And so it was unfortunate for him, and for certain other people, that he was psychologically satisfied with that threat alone. It was clear enough to him so that it was twisting up his nerves and drawing on all his resistance, while his constructive imagination was fully occupied with a desperate groping for some trick of escape. And that left him nothing to spare with which to encompass the really frightening idea that all of that build-up might only be a feint in force for a much more complicated attack in depth. He watched the falling bludgeon and never saw the stealthy approach of the stiletto.
The Saint stepped closer, and he looked taller and harder, and the edges were sharpening in his voice.
"Sure, Ricco, you're tough," he said. "You can take plenty. But how much can your girl friend take? How long will she keep her mouth buttoned when we start working on her? And where are you and Cokey going to find the answers when she sings about you?"
"She can't sing about us," Varetti retorted. "She doesn't know anything."
There were tiny little beads of moisture on his face.
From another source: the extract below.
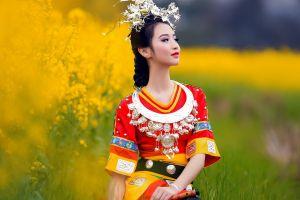 dark hair asian women china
Simon could see them as he drew closer still.
"Oh, no?" he said in a voice of silken needles. "What makes you think the boss never talked to anyone except you? What makes you so sure he never told her anything? Are you quite ready to take your chance on what she'll spill when I talk to her?"
Varetti laughed, in a sort of nervous triumph.
"You won't ever talk to her! The boss is taking care of—"
He was exactly that far when Kestry and Bonacci arrived, turning a key in the door and entering with a rush, rather like a pair of stampeding hippopotami, which in other respects they slightly resembled.
They came in with their guns drawn, and Simon stepped back to give them room to take over, without even glancing at them or shifting his gun until they had the scene under control. There was the snick-snack of handcuffs, and the Saint still didn't move at once.